Однако у нее был один недостаток — старший брат. Он долгое время служил в Маньчжурии, говорят, был крепко сложен и с малых лет отличался буйным нравом. Когда Кэйко рассказала о брате, Тадзиме сразу все это не понравилось. Еще со времен «Фауста» так повелось, что для ловеласа плохая примета, если у возлюбленной есть старший брат-военный, сержант или капрал.

Брат этот недавно вернулся из Сибири и теперь неизменно дежурил у Кэйко дома.

Тадзима не хотел встречаться с ним лицом к ли­цу, поэтому он позвонил Кэйко по телефону в надежде вытащить девушку в город.

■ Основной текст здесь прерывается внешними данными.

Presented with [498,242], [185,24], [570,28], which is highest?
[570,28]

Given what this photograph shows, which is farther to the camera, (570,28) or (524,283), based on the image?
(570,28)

Мощный голос, явно принадлежащий сильному мужчине, ответил, что девушка не сможет прийти, и представился:

— Я брат Кэйко.

Конечно же, он там.

— Я работаю в журнале... Хотел посоветоваться с госпожой Мидзухарой по поводу иллюстраций... — От волнения голос Тадзимы дрожал.

— Не получится. Она простыла и отдыхает. Работать ей пока запрещено.

Неудача. Похоже, теперь выманить Кэйко не получится.

Однако не сообщить о расставании из страха перед братом было бы невежливо по отношению к девушке. Кроме того, раз она заболела и к тому же живет со своим родственником-возвращенцем, то наверняка нуждается в деньгах. Быть может, именно сейчас — самый подходящий момент. Навестить больную, сказать добрые слова и незаметно протянуть деньги... Хоть ее брат и вояка, вряд ли он ударит его за такой поступок. А может, тот растрогается сильнее Кэйко и даже пожмет ему руку. А если братец все же задумает учинить дебош... Тогда можно справиться с помощью Нагаи Кинуко, точнее ее чудовищной силы.

Вот тут-то он и найдет применение этой мощи, использует ее на сто процентов.

— Согласна? Наверняка все будет в порядке, но там парень буйный. Если он замахнется на меня, ты, пожалуйста, легонько его осади. Да не волнуйся, он, кажется, слабак, — Тадзима стал говорить с Кинуко заметно вежливее.